I still see him in his Thor cap and Spiderman windbreaker, big blue eyes wonder-widened. Showing me the treasure he’d found. His arm outstretched toward me, and he looked at the treasure in his palm. The child’s cheeks. Light fine hair from under his cap.
Thor was his favourite Avenger then, and I still hear how he’d mispronounced the name as Thorn. He used to choose a toy before bedtime, and he’d sleep with that car, action figure, or pieced-together bit of Lego. I’d often nod off next to him while reading a book or telling made-up stories about a giraffe we’d named Jerry. Or bits of fabricated family history, like how his uncle Chris was found as a baby floating down the Humber River in an old boot.
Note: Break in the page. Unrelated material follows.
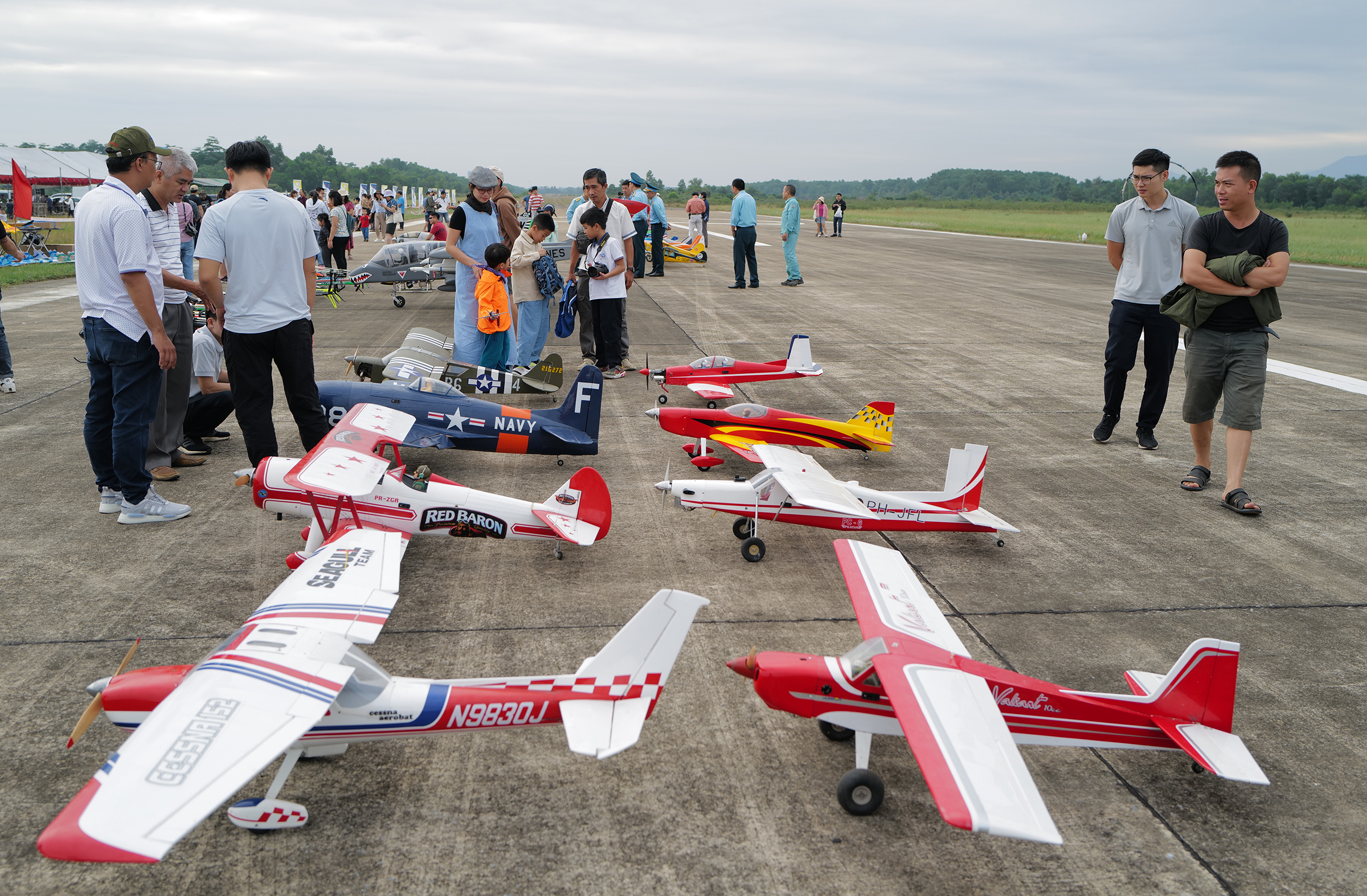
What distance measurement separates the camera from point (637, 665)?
3496mm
The boy is 20 years old now and in university. Says he wants to be a writer, and I heard my own father’s voice from my mouth when I cautioned the lad about the folly in choosing to hitch his wagon to writing in an age when nobody reads. Other than social media offerings, anyway. But it seems nobody reads books anymore.
That look of wonder and pride stayed with me, an image that visits me in the moment before sleep when I’m typically touched by such memories. A moment is a minute, or it’s an hour. And years seem to be eye-blinks when you’re watching children become adults. Moments arranged become a life. A generation arrives as another generation passes.
A measure of a person is the people they leave behind. It goes more toward identity than professional and social metrics, the attained levels of education, and even the numbers on ATM bank slips.
The calibre of people you’ve influenced, how you’ve helped them become the people they are, speaks about you when you’re gone. It’s one of the ways a person is more than the soup of chromosomes and blood and bone.
My son was so pleased with a treasure uncovered from the tundra dirt. My memory of that softens a contrary disposition that’s been stoked by the world’s ways over the many moments between then and now. Poets and writers flail around in the murk of metaphor and simile to describe a treasure like a simple marble in playground sand.
I have my father’s name and more than a few of his mannerisms. I can’t say if I’ve ever gone to him with a Cat’s Eye marble with luminous yellow and warm orange ribbons inside. He’d remember if I did. But he died in July.
How many fathers get to save their son’s life, I wonder. He did. Just by being there, as he had been many times in my life. Specifically and actually, he saved me from a hypothermic death in the cold Arctic October water of the Sylvia Grinnell River in Iqaluit.
He wasn’t even supposed to be there. About a decade ago, that was, and he showed up unexpectedly. A friend of mine, the guy I named my son after, the son who found the Cat’s Eye marble, offered my father a few weeks’ work. My dad retired from teaching high school. So he bounced between Ontario and Nunavut, where his sons and grandchildren were.
I can’t yet talk about the details and circumstances of the river. Other than to say my father saved me that October before the ice had completely set at Sylvia Grinnell’s mouth to Frobisher Bay.
The cold was brutal then. And there has been something of it during the months since Dad died.